▸ **ABOUT THIS EXERCISE**: Lift every line from the entries that includes the word "Malawi".

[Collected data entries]

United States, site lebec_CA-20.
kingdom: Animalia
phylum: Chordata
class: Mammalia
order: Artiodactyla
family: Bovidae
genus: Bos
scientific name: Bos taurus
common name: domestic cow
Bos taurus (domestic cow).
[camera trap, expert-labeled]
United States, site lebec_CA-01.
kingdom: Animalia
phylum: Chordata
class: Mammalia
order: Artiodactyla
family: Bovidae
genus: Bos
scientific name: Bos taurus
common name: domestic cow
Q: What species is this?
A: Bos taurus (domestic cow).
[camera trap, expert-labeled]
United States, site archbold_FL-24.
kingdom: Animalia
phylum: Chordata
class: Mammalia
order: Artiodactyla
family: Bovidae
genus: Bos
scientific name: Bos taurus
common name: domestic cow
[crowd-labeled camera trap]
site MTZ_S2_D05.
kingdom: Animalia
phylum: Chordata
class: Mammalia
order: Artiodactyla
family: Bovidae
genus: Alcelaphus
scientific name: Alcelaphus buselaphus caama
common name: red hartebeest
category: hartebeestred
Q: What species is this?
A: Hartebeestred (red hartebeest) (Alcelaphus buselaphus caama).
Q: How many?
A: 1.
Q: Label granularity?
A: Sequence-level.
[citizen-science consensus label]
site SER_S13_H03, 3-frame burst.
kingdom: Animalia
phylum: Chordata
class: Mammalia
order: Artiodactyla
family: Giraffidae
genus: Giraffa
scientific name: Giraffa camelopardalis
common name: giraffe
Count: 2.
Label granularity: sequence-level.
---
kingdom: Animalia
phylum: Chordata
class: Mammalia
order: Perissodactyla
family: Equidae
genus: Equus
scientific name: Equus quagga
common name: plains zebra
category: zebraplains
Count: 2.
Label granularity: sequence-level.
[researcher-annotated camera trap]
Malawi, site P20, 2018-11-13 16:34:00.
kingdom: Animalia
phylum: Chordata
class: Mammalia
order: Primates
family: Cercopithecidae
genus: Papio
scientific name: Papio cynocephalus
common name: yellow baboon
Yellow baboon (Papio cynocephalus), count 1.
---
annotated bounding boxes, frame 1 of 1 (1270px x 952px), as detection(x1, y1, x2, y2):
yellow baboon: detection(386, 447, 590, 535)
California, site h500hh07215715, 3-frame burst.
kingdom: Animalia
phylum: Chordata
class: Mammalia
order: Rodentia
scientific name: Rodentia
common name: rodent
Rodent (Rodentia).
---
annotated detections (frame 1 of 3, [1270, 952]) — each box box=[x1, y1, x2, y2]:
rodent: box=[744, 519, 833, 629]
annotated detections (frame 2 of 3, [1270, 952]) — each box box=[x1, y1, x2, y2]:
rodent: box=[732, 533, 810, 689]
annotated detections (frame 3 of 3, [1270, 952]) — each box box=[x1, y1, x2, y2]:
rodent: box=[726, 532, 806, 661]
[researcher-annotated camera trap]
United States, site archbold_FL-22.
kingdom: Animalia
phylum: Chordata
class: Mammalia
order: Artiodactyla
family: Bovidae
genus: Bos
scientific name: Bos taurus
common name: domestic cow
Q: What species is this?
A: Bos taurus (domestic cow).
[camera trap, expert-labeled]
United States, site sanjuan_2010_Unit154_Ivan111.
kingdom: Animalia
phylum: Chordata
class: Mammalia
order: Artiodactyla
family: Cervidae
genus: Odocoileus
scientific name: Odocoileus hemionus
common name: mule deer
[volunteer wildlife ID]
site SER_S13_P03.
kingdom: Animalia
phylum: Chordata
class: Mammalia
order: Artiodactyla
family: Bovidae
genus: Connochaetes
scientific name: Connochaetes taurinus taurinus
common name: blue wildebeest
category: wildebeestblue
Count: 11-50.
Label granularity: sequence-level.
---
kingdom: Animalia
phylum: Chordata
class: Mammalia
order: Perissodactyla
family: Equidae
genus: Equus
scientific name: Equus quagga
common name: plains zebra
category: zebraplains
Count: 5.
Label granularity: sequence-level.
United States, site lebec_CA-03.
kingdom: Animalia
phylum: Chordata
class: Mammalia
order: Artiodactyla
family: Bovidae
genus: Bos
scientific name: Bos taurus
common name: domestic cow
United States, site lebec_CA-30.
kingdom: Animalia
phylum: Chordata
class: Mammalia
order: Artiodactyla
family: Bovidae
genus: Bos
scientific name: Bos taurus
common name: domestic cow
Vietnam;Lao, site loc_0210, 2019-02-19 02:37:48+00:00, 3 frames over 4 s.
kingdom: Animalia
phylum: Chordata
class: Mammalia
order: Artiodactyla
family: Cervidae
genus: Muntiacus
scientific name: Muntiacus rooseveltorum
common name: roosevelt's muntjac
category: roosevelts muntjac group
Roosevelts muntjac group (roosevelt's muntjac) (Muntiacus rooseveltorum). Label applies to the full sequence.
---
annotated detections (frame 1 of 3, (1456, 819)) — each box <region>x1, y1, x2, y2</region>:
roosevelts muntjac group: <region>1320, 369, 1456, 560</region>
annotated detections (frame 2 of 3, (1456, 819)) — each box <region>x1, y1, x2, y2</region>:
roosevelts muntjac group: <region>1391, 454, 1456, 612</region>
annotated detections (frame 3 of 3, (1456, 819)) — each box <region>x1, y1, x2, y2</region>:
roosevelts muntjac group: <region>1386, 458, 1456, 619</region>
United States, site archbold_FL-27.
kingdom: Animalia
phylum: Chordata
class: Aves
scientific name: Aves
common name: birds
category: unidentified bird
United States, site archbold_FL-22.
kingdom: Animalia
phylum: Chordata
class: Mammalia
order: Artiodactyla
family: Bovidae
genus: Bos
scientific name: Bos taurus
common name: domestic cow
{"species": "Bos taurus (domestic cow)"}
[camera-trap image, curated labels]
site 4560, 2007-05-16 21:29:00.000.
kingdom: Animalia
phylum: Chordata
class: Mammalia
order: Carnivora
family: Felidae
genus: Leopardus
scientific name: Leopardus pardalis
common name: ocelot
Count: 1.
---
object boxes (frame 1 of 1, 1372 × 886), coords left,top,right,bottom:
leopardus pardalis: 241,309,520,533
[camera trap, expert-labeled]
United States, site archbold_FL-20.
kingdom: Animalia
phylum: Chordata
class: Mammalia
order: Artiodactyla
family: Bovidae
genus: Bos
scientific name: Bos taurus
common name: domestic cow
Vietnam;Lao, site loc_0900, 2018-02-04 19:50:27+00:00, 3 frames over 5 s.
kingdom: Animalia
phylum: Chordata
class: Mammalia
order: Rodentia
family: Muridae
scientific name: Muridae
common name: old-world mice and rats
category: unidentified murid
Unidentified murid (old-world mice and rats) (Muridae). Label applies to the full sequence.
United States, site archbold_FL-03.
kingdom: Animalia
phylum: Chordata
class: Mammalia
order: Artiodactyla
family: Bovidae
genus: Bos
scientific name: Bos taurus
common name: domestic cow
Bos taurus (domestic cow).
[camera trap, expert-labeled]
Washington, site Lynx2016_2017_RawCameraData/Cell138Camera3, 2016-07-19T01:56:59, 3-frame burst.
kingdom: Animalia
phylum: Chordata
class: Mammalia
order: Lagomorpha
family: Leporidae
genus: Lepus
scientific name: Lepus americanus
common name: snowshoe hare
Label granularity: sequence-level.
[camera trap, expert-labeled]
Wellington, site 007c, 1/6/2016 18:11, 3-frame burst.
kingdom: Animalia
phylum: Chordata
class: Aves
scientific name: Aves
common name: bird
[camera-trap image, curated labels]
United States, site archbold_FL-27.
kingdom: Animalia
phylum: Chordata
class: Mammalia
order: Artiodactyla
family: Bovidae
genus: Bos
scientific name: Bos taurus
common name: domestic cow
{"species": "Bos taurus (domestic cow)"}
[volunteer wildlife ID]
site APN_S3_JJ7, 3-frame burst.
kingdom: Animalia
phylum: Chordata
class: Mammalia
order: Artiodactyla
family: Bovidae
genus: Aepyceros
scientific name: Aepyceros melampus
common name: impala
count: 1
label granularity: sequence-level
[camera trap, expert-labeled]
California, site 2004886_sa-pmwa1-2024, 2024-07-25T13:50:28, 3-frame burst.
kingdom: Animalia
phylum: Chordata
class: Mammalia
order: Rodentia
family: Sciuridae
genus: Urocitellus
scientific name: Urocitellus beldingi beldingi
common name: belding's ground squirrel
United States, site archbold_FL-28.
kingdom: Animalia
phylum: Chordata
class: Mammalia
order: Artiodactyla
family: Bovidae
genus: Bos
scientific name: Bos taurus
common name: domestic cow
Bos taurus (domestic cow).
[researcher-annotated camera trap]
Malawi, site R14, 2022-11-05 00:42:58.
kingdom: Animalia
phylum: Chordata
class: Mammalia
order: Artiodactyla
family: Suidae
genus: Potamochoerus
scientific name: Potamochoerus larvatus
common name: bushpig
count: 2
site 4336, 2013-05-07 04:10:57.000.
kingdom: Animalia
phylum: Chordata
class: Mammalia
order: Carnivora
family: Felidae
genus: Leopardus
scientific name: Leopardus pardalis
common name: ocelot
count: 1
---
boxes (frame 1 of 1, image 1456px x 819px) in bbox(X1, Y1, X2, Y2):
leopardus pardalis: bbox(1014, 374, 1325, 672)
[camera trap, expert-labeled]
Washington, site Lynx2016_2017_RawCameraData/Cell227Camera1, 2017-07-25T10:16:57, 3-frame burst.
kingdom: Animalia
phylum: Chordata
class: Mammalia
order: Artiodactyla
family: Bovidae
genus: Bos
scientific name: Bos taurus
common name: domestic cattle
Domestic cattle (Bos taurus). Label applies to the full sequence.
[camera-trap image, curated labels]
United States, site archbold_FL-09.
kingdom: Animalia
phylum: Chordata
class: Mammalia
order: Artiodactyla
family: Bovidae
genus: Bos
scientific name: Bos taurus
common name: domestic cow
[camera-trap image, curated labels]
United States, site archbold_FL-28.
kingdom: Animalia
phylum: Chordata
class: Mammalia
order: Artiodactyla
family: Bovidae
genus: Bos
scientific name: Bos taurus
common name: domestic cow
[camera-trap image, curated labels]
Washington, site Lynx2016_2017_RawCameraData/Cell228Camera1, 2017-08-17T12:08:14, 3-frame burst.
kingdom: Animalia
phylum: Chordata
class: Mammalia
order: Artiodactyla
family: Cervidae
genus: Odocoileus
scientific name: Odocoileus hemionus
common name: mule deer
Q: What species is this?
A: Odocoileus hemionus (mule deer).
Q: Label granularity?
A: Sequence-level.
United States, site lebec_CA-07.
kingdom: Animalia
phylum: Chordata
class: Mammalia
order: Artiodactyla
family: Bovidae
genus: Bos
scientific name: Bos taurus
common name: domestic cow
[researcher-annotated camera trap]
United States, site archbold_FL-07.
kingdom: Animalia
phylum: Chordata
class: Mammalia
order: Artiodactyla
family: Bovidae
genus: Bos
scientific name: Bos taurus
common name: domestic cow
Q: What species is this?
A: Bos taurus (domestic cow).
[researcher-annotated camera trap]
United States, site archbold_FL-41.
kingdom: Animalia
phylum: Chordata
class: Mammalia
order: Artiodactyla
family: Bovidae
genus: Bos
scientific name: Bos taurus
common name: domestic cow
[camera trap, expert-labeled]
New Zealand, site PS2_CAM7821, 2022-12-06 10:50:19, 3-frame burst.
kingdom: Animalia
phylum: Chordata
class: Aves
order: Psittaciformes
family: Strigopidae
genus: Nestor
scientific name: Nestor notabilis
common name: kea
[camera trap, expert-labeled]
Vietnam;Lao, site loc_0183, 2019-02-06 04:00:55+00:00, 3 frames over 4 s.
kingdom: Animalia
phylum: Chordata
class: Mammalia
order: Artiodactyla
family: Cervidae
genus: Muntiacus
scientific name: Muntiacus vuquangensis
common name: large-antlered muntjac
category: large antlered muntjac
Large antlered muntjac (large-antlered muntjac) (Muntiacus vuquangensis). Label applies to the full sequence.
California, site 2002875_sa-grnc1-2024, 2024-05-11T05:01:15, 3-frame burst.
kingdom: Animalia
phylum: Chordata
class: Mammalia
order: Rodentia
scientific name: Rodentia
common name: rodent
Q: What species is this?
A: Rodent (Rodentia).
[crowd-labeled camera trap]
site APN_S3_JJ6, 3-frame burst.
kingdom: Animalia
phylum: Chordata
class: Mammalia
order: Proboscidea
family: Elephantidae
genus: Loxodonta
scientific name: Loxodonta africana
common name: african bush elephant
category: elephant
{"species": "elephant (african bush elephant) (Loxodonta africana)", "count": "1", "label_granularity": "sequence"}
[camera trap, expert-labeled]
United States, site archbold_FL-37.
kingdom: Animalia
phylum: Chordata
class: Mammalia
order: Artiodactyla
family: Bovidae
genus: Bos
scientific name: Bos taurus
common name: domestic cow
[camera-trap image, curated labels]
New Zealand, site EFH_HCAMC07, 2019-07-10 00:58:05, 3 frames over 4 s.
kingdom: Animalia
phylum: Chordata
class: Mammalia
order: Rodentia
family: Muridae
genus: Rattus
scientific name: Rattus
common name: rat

▸ **COMPLETED EXERCISE**:
Malawi, site P20, 2018-11-13 16:34:00.
Malawi, site R14, 2022-11-05 00:42:58.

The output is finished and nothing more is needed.